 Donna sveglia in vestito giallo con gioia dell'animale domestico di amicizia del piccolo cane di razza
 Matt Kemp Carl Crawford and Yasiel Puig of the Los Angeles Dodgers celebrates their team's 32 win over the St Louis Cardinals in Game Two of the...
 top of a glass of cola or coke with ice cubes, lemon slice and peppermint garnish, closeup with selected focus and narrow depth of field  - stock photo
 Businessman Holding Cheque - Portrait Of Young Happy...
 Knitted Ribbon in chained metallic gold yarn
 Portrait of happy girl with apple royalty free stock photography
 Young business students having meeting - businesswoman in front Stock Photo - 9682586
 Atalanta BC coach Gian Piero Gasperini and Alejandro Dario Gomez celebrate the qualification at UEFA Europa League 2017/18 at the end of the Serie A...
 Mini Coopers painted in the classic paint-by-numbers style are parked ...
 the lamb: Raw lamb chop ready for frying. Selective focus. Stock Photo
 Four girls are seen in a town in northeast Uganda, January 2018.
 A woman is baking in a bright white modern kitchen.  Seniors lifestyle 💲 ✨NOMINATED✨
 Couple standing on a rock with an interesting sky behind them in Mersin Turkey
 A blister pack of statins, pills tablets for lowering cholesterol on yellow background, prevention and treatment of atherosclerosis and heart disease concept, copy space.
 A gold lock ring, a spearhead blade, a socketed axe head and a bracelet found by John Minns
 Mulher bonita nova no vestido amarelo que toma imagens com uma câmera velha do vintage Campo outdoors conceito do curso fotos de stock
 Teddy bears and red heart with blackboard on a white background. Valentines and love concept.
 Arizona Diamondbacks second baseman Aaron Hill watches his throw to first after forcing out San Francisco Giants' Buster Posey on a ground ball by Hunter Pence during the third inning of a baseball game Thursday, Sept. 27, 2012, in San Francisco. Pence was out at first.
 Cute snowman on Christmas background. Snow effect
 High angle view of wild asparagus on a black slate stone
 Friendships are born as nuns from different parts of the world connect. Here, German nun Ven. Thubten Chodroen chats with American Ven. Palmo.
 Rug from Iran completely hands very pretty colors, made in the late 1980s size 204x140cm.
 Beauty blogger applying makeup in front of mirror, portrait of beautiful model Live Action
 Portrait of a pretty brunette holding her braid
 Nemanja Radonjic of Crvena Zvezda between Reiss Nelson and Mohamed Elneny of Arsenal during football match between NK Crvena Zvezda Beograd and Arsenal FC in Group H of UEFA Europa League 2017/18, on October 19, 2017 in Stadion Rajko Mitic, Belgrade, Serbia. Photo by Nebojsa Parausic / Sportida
^^^^^^^^
• [What you will do]
If the string "front" appears in a line of the entries, report the line.

• [Written response]
 Young business students having meeting - businesswoman in front Stock Photo - 9682586
 Beauty blogger applying makeup in front of mirror, portrait of beautiful model Live Action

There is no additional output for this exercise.